By Alexander Cornwell
DUBAI (Reuters) – Dubai state-owned airline Emirates will report “positive” full-year results next month but they will not be as good as in previous years due to higher fuel costs and unfavourable currency moves, the company’s president said on Monday.
The Dubai state-owned carrier, which last year warned of a tough second-half, will report results on May 9.
“It has not been easy, in terms of the results,” Tim Clark said at the Arabian Travel Market exhibition in Dubai.
“We’ve managed to come ahead with positive results, although it’s not as good as it has been in the past.”
He said the airline was satisfied with its performance given the headwinds it has faced over the past year.

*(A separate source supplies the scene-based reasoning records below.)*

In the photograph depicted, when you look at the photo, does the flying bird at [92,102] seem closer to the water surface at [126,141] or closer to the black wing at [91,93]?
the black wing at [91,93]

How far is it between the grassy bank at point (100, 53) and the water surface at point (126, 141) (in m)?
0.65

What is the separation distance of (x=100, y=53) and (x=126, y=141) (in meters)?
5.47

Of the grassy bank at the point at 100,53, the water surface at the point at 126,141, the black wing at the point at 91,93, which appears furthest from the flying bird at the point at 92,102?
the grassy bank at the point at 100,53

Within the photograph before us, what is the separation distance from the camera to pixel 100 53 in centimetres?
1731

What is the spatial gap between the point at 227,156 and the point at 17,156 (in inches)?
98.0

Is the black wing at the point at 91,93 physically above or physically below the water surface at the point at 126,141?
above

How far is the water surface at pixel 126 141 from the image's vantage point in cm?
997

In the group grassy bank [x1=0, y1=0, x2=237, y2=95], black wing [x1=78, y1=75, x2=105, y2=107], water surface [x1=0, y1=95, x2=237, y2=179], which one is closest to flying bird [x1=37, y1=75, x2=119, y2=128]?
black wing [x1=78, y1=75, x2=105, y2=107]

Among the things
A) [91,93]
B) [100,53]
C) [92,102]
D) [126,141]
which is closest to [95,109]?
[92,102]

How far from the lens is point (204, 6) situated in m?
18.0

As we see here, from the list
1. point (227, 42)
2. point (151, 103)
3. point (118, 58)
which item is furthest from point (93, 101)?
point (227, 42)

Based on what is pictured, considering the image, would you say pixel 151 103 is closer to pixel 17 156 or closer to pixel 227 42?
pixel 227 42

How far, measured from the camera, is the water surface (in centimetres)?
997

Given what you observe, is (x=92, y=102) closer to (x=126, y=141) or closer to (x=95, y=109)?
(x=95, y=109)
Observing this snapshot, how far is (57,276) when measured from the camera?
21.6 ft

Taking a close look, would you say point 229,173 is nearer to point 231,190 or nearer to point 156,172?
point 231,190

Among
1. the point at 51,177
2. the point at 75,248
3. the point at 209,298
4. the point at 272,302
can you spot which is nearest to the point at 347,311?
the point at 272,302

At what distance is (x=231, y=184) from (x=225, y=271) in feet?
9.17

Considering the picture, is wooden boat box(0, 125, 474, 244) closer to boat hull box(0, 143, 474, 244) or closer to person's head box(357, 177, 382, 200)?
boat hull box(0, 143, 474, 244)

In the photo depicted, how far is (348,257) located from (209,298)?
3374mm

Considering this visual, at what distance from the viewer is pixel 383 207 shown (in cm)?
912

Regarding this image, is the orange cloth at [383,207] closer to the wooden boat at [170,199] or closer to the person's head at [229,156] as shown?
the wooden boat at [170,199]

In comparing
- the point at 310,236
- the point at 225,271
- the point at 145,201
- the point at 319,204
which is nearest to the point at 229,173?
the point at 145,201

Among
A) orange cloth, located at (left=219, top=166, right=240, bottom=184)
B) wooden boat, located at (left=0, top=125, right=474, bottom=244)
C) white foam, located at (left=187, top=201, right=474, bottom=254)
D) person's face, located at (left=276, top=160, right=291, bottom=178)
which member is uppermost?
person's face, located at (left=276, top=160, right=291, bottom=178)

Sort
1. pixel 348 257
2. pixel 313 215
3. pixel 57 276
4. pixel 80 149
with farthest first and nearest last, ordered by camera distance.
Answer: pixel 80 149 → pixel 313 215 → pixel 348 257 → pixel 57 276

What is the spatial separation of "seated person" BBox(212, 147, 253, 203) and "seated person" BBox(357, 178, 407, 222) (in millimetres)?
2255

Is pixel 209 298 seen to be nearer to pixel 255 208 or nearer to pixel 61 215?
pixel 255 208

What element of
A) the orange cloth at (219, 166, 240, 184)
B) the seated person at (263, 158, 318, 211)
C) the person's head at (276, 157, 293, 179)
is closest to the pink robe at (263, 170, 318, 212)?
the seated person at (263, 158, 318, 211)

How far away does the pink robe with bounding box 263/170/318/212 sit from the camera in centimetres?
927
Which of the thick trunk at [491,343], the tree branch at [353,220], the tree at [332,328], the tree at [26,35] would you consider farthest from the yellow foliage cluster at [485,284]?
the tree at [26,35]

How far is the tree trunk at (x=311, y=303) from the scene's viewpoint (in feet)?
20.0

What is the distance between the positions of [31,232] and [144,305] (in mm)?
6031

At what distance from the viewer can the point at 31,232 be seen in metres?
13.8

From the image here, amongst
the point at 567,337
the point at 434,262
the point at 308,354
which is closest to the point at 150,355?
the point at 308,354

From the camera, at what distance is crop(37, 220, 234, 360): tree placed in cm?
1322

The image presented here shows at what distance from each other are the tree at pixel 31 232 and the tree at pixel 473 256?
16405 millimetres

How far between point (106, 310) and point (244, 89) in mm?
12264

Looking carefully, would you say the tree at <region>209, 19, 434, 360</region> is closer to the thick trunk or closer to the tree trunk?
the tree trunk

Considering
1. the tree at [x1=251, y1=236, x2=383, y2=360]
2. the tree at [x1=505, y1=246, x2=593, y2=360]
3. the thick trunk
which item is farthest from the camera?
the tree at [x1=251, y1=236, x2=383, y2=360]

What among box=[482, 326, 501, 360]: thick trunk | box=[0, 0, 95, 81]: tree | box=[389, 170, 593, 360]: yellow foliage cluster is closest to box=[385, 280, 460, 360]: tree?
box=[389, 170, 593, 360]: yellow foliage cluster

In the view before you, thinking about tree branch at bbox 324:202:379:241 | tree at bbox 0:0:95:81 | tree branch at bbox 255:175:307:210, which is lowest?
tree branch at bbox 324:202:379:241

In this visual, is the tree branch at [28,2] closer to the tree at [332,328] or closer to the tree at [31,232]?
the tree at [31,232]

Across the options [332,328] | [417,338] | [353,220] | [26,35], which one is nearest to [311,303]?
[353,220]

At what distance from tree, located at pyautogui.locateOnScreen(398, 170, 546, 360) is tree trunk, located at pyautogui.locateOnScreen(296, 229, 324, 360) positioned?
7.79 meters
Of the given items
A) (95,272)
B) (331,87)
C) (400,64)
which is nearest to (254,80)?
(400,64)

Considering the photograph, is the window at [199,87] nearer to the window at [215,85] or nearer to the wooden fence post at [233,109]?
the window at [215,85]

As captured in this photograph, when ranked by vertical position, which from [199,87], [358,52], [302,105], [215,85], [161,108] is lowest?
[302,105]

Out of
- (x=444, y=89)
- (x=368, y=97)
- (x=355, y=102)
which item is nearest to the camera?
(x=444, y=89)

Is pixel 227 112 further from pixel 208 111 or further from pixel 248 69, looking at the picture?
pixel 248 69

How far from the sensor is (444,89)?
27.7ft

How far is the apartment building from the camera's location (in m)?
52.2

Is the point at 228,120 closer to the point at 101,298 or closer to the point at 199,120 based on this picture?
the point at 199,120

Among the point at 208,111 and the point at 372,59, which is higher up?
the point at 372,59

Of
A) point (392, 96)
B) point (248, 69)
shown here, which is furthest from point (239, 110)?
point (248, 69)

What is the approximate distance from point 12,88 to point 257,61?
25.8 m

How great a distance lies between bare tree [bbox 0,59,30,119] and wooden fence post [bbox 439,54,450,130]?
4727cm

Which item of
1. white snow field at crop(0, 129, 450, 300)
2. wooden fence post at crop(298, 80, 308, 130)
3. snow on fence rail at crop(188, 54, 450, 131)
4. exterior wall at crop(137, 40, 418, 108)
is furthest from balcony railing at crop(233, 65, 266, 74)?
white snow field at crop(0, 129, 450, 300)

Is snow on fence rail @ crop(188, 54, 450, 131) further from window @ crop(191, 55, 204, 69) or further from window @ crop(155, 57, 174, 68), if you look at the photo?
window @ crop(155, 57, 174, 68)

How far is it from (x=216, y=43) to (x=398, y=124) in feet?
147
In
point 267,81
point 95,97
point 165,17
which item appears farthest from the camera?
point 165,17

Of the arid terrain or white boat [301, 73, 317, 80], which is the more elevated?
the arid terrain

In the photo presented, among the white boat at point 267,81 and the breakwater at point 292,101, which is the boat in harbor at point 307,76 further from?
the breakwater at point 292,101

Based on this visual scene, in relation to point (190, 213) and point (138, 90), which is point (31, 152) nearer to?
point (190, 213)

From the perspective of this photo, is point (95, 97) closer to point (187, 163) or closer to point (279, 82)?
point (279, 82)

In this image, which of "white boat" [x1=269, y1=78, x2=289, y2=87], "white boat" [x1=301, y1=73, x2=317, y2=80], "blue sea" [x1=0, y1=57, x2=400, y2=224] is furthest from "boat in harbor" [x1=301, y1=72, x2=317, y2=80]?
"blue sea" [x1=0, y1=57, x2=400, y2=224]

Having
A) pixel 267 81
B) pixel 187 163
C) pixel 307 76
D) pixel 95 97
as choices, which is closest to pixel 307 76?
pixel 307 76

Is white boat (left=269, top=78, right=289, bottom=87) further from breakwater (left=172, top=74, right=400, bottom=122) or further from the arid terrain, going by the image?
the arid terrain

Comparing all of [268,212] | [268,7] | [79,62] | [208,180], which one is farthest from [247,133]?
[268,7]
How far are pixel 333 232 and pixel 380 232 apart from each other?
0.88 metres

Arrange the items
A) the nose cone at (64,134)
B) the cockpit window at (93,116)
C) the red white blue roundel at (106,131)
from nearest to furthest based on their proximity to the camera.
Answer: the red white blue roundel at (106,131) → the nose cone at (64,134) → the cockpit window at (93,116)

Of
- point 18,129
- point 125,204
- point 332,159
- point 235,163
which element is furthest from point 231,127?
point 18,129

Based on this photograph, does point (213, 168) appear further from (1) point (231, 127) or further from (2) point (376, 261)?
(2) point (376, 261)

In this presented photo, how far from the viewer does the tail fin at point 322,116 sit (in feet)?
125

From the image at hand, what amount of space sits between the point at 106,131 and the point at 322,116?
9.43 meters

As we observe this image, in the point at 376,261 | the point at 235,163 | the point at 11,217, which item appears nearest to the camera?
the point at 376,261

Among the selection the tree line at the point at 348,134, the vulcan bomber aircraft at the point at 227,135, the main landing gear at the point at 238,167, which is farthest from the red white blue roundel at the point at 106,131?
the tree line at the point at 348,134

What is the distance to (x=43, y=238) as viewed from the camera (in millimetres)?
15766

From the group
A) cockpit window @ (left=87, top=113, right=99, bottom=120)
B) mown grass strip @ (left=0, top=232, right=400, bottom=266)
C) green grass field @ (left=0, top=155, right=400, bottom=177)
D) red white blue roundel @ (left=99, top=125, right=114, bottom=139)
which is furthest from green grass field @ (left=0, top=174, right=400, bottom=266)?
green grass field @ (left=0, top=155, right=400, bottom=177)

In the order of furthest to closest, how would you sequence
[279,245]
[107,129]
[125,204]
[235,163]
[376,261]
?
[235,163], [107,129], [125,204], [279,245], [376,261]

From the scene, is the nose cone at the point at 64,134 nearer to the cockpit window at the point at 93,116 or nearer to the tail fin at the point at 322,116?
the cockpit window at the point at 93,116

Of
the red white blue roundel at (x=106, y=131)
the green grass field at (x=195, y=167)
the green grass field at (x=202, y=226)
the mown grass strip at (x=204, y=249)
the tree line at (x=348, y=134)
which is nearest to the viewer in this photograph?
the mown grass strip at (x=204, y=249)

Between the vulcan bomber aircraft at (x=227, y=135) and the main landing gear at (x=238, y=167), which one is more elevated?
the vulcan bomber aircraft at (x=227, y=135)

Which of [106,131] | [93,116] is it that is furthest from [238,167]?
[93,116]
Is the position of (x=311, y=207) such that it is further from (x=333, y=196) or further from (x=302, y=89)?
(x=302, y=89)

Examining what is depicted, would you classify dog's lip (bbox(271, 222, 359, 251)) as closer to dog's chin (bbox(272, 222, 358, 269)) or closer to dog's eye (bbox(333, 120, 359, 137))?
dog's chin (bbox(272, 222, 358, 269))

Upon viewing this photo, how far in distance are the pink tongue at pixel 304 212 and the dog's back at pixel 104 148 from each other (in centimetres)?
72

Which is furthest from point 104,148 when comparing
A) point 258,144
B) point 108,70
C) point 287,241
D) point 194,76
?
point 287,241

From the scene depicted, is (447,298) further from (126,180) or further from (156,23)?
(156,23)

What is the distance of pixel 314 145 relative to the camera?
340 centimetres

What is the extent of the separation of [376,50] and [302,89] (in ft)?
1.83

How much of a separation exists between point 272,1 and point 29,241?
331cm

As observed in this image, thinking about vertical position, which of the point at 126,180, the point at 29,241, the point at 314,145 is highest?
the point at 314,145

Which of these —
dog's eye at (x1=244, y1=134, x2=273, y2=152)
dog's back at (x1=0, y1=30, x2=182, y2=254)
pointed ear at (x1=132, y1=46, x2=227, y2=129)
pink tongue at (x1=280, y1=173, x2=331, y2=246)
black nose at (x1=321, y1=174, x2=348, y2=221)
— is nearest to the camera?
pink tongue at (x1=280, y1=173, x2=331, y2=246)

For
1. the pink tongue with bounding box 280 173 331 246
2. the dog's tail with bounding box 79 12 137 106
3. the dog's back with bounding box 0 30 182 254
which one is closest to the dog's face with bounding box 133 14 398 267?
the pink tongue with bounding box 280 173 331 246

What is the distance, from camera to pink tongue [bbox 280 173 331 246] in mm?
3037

First-half profit plunged 86 percent to its lowest in a decade and Emirates warned in November that relentless downward pressure on margins and uncertain economic and political realties around the world would make for a difficult second-half.
Clark said on Monday the airline was no longer growing at the pace it used to due to geopolitical issues in the Middle East and elsewhere.
Middle East airlines have also seen demand hit over the past five years by a collapse in oil prices, weakening consumer demand in the oil-rich region.
Clark noted that the recent rise in oil prices had not led to a resurgence in premium travel demand and the current price of around $70 (£54) a barrel was too high, Clark said, adding he was in favour of price between $50 and $60.
Fuel costs are one of the single largest operational expenses for airlines.